### What the task asks
What is needed is an exact copy of the entries below, from the line that contains "Looking at this" through the final line, both included, and nothing else.

--- START Dataset content ---

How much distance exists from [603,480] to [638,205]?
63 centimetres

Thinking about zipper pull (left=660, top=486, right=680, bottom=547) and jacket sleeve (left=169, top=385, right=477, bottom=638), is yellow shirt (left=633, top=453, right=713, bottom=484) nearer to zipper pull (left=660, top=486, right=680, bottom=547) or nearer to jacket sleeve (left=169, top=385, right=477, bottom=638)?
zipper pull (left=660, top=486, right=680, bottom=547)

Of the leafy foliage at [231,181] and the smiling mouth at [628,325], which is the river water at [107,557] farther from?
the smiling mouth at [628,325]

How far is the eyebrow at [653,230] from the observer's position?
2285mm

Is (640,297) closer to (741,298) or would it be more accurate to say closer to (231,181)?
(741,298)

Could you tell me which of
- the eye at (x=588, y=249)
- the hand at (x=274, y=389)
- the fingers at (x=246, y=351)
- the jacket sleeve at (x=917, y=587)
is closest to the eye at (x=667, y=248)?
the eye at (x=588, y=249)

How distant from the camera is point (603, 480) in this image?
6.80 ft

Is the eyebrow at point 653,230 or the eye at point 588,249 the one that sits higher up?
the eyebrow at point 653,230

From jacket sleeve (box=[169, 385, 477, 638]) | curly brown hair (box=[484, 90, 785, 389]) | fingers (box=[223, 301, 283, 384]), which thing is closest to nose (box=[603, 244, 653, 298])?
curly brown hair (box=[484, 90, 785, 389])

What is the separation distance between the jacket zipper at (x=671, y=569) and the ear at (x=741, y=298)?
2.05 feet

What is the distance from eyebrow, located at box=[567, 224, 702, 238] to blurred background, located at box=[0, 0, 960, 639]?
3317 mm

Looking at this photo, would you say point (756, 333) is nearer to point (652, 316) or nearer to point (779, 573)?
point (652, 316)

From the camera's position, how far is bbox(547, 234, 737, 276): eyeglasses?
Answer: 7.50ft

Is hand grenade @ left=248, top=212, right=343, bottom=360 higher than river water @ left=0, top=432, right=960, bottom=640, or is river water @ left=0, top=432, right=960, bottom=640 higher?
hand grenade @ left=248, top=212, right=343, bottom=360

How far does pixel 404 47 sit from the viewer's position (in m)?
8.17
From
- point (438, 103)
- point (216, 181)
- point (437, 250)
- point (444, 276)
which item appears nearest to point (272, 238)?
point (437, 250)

--- END Dataset content ---

### Complete output
Looking at this photo, would you say point (756, 333) is nearer to point (652, 316) or nearer to point (779, 573)?
point (652, 316)

From the camera's position, how far is bbox(547, 234, 737, 276): eyeglasses?
Answer: 7.50ft

Is hand grenade @ left=248, top=212, right=343, bottom=360 higher than river water @ left=0, top=432, right=960, bottom=640, or is river water @ left=0, top=432, right=960, bottom=640 higher?
hand grenade @ left=248, top=212, right=343, bottom=360

How far does pixel 404 47 sit from the viewer's position (in m)?
8.17
From
- point (438, 103)
- point (216, 181)
- point (437, 250)
- point (444, 276)
which item appears nearest to point (272, 238)?
point (437, 250)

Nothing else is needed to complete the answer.